• **Exercise aim**: Beneath this task is a listing; retype all of it exactly.

+-------+

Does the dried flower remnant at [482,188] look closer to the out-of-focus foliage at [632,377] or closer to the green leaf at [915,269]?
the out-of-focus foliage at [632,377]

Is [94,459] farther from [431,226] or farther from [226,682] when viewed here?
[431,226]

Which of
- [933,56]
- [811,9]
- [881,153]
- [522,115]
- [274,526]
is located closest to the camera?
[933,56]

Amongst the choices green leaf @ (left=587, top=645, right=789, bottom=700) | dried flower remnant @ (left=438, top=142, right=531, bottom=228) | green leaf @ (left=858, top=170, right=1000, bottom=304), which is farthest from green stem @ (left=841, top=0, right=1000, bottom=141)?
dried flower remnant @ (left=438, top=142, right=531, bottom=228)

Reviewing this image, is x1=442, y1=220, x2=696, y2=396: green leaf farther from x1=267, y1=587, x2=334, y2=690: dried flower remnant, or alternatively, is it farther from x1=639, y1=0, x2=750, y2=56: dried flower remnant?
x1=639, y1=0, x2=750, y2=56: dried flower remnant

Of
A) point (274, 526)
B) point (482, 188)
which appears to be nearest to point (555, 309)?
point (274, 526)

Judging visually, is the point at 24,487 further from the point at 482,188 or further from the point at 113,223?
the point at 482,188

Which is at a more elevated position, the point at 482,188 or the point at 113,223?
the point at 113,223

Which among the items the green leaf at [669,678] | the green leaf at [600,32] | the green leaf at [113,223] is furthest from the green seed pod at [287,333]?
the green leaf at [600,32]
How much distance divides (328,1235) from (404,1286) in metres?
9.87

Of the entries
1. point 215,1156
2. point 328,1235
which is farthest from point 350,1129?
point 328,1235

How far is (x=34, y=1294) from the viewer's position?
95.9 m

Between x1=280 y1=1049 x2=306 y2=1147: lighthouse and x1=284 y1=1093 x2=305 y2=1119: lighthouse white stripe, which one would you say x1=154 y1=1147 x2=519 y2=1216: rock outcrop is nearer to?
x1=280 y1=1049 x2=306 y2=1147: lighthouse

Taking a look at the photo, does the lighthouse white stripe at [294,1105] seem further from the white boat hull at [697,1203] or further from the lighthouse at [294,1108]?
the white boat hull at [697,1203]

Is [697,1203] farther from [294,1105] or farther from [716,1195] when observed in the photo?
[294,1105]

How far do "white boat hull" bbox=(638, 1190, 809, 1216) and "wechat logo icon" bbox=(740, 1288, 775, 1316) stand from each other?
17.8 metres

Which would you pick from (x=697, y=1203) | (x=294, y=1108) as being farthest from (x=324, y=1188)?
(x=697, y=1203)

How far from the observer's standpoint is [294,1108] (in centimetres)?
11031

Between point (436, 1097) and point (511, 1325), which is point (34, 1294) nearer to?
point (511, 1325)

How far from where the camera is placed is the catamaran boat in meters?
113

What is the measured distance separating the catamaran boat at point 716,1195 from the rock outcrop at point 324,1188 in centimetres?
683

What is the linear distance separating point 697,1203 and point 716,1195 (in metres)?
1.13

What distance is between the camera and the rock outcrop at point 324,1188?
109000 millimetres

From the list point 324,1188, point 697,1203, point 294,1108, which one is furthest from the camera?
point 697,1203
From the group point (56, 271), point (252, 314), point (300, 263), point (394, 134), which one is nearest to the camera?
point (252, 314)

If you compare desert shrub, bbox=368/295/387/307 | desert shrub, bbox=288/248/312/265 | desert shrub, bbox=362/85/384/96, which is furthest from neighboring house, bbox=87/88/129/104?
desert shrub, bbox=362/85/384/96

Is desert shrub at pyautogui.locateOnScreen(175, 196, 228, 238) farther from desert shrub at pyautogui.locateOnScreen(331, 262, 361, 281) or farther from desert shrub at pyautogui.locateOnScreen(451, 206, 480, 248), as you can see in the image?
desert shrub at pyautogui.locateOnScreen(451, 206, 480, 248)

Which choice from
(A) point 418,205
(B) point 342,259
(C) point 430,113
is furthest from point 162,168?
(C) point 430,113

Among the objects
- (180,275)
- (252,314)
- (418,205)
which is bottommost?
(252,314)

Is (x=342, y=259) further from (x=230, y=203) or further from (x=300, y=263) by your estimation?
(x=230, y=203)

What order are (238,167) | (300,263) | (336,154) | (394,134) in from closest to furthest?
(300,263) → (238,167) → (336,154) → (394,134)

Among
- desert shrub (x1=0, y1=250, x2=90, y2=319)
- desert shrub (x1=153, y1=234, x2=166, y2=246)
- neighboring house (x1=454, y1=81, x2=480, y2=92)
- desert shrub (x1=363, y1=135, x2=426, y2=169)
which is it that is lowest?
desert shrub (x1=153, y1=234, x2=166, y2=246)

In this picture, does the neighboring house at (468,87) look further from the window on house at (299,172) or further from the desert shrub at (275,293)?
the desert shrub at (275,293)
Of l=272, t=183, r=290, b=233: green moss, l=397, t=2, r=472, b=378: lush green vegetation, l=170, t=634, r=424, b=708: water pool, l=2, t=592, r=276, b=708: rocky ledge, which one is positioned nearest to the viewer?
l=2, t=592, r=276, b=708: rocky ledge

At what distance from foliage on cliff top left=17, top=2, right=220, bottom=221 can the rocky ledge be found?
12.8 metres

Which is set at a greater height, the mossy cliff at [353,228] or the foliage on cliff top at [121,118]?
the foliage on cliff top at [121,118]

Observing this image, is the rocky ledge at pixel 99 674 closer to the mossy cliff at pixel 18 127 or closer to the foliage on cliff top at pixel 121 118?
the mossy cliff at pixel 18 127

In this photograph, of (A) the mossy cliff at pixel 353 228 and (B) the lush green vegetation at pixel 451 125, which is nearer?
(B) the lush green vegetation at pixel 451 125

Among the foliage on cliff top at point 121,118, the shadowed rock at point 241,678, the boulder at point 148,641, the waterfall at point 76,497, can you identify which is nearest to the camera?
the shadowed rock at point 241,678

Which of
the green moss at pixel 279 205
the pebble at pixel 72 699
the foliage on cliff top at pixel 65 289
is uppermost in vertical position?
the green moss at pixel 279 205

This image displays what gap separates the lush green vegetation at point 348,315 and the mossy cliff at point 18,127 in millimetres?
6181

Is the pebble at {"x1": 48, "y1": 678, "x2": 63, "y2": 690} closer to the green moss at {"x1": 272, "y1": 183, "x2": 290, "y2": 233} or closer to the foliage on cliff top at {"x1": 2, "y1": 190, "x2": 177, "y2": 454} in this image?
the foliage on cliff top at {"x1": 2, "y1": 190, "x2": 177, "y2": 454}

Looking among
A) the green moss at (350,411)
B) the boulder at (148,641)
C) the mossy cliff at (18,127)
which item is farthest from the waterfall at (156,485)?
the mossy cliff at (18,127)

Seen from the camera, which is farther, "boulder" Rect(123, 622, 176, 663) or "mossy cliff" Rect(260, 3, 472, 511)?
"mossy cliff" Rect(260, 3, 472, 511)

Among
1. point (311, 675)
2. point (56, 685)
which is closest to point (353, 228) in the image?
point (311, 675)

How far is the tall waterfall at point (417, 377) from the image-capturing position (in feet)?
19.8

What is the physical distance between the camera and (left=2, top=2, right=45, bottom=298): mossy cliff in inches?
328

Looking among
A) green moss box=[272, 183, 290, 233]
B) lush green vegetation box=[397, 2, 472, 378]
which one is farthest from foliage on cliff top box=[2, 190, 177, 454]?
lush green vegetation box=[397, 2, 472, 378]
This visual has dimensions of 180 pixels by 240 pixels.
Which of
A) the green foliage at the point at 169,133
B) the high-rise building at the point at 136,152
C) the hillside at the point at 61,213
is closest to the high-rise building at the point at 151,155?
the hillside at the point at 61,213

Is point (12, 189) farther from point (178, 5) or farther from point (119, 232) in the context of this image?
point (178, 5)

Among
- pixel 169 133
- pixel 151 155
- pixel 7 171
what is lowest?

+-------+

• **Answer to this problem**:
Does the dried flower remnant at [482,188] look closer to the out-of-focus foliage at [632,377] or closer to the green leaf at [915,269]?
the out-of-focus foliage at [632,377]

Is [94,459] farther from [431,226] or farther from [226,682] when viewed here?
[431,226]

Which of
- [933,56]
- [811,9]
- [881,153]
- [522,115]
- [274,526]
is located closest to the camera?
[933,56]

Amongst the choices green leaf @ (left=587, top=645, right=789, bottom=700) | dried flower remnant @ (left=438, top=142, right=531, bottom=228) | green leaf @ (left=858, top=170, right=1000, bottom=304), which is farthest from green stem @ (left=841, top=0, right=1000, bottom=141)?
dried flower remnant @ (left=438, top=142, right=531, bottom=228)

Reviewing this image, is x1=442, y1=220, x2=696, y2=396: green leaf farther from x1=267, y1=587, x2=334, y2=690: dried flower remnant, or alternatively, is it farther from x1=639, y1=0, x2=750, y2=56: dried flower remnant?
x1=639, y1=0, x2=750, y2=56: dried flower remnant

Of
A) point (274, 526)
B) point (482, 188)
which appears to be nearest to point (555, 309)?
point (274, 526)

Judging visually, is the point at 24,487 further from the point at 482,188 or further from the point at 113,223?
the point at 482,188

Which is at a more elevated position, the point at 482,188 or the point at 113,223?
the point at 113,223

Which among the items the green leaf at [669,678] | the green leaf at [600,32] | the green leaf at [113,223] is furthest from the green seed pod at [287,333]?
the green leaf at [600,32]
How much distance divides (328,1235) from (404,1286) in metres?
9.87

Of the entries
1. point 215,1156
2. point 328,1235
which is farthest from point 350,1129?
point 328,1235

How far is (x=34, y=1294) from the viewer's position?
95.9 m

Between x1=280 y1=1049 x2=306 y2=1147: lighthouse and x1=284 y1=1093 x2=305 y2=1119: lighthouse white stripe, which one would you say x1=154 y1=1147 x2=519 y2=1216: rock outcrop is nearer to?
x1=280 y1=1049 x2=306 y2=1147: lighthouse

Taking a look at the photo, does the lighthouse white stripe at [294,1105] seem further from the white boat hull at [697,1203] or further from the lighthouse at [294,1108]?
the white boat hull at [697,1203]

Is [697,1203] farther from [294,1105] or farther from [716,1195] when observed in the photo?
[294,1105]

How far do "white boat hull" bbox=(638, 1190, 809, 1216) and "wechat logo icon" bbox=(740, 1288, 775, 1316) stand from each other?
17.8 metres

Which would you pick from (x=697, y=1203) | (x=294, y=1108) as being farthest from (x=324, y=1188)?
(x=697, y=1203)

How far from the observer's standpoint is [294,1108] (in centimetres)?
11031

Between point (436, 1097) and point (511, 1325), which is point (34, 1294) nearer to?
point (511, 1325)

How far from where the camera is placed is the catamaran boat in meters?
113

What is the measured distance separating the catamaran boat at point 716,1195 from the rock outcrop at point 324,1188 in centimetres?
683

What is the linear distance separating point 697,1203 and point 716,1195 (in metres)?
1.13

What distance is between the camera and the rock outcrop at point 324,1188?
109000 millimetres

From the list point 324,1188, point 697,1203, point 294,1108, which one is furthest from the camera?
point 697,1203
From the group point (56, 271), point (252, 314), point (300, 263), point (394, 134), which one is nearest to the camera?
point (252, 314)

If you compare desert shrub, bbox=368/295/387/307 | desert shrub, bbox=288/248/312/265 | desert shrub, bbox=362/85/384/96, which is furthest from neighboring house, bbox=87/88/129/104?
desert shrub, bbox=362/85/384/96

Is desert shrub at pyautogui.locateOnScreen(175, 196, 228, 238) farther from desert shrub at pyautogui.locateOnScreen(331, 262, 361, 281) or farther from desert shrub at pyautogui.locateOnScreen(451, 206, 480, 248), as you can see in the image?
desert shrub at pyautogui.locateOnScreen(451, 206, 480, 248)

Which choice from
(A) point 418,205
(B) point 342,259
(C) point 430,113
is furthest from point 162,168?
(C) point 430,113

Among the objects
- (180,275)
- (252,314)
- (418,205)
which is bottommost?
(252,314)

Is (x=342, y=259) further from (x=230, y=203) or further from (x=300, y=263) by your estimation?
(x=230, y=203)

What order are (238,167) | (300,263) | (336,154) | (394,134) in from closest to furthest?
(300,263) → (238,167) → (336,154) → (394,134)

Among
- desert shrub (x1=0, y1=250, x2=90, y2=319)
- desert shrub (x1=153, y1=234, x2=166, y2=246)
- neighboring house (x1=454, y1=81, x2=480, y2=92)
- desert shrub (x1=363, y1=135, x2=426, y2=169)
which is it that is lowest?
desert shrub (x1=153, y1=234, x2=166, y2=246)

In this picture, does the neighboring house at (468,87) look further from the window on house at (299,172) or further from the desert shrub at (275,293)?
the desert shrub at (275,293)
Of l=272, t=183, r=290, b=233: green moss, l=397, t=2, r=472, b=378: lush green vegetation, l=170, t=634, r=424, b=708: water pool, l=2, t=592, r=276, b=708: rocky ledge, which one is positioned nearest to the viewer?
l=2, t=592, r=276, b=708: rocky ledge

At what distance from foliage on cliff top left=17, top=2, right=220, bottom=221 can the rocky ledge be found?
12.8 metres

Which is set at a greater height, the mossy cliff at [353,228] or the foliage on cliff top at [121,118]?
the foliage on cliff top at [121,118]

Observing this image, is the rocky ledge at pixel 99 674 closer to the mossy cliff at pixel 18 127 or closer to the foliage on cliff top at pixel 121 118?
the mossy cliff at pixel 18 127

In this photograph, of (A) the mossy cliff at pixel 353 228 and (B) the lush green vegetation at pixel 451 125, which is nearer?
(B) the lush green vegetation at pixel 451 125

Among the foliage on cliff top at point 121,118, the shadowed rock at point 241,678, the boulder at point 148,641, the waterfall at point 76,497, can you identify which is nearest to the camera?
the shadowed rock at point 241,678

Which of
the green moss at pixel 279 205
the pebble at pixel 72 699
the foliage on cliff top at pixel 65 289
is uppermost in vertical position?
the green moss at pixel 279 205

This image displays what gap separates the lush green vegetation at point 348,315 and the mossy cliff at point 18,127 in millimetres?
6181

Is the pebble at {"x1": 48, "y1": 678, "x2": 63, "y2": 690} closer to the green moss at {"x1": 272, "y1": 183, "x2": 290, "y2": 233} or closer to the foliage on cliff top at {"x1": 2, "y1": 190, "x2": 177, "y2": 454} in this image?
the foliage on cliff top at {"x1": 2, "y1": 190, "x2": 177, "y2": 454}

Looking among
A) the green moss at (350,411)
B) the boulder at (148,641)
C) the mossy cliff at (18,127)
which item is farthest from the waterfall at (156,485)?
the mossy cliff at (18,127)

Seen from the camera, which is farther, "boulder" Rect(123, 622, 176, 663) or "mossy cliff" Rect(260, 3, 472, 511)?
"mossy cliff" Rect(260, 3, 472, 511)

Among
1. point (311, 675)
2. point (56, 685)
which is closest to point (353, 228) in the image?
point (311, 675)

How far is the tall waterfall at point (417, 377) from the image-capturing position (in feet)?
19.8

What is the physical distance between the camera and (left=2, top=2, right=45, bottom=298): mossy cliff in inches?
328

Looking among
A) green moss box=[272, 183, 290, 233]
B) lush green vegetation box=[397, 2, 472, 378]
which one is farthest from foliage on cliff top box=[2, 190, 177, 454]?
lush green vegetation box=[397, 2, 472, 378]
This visual has dimensions of 180 pixels by 240 pixels.
Which of
A) the green foliage at the point at 169,133
B) the high-rise building at the point at 136,152
C) the hillside at the point at 61,213
is closest to the high-rise building at the point at 151,155?
the hillside at the point at 61,213

Is point (12, 189) farther from point (178, 5) or farther from point (119, 232) in the context of this image?
point (178, 5)

Among
- pixel 169 133
- pixel 151 155
- pixel 7 171
what is lowest?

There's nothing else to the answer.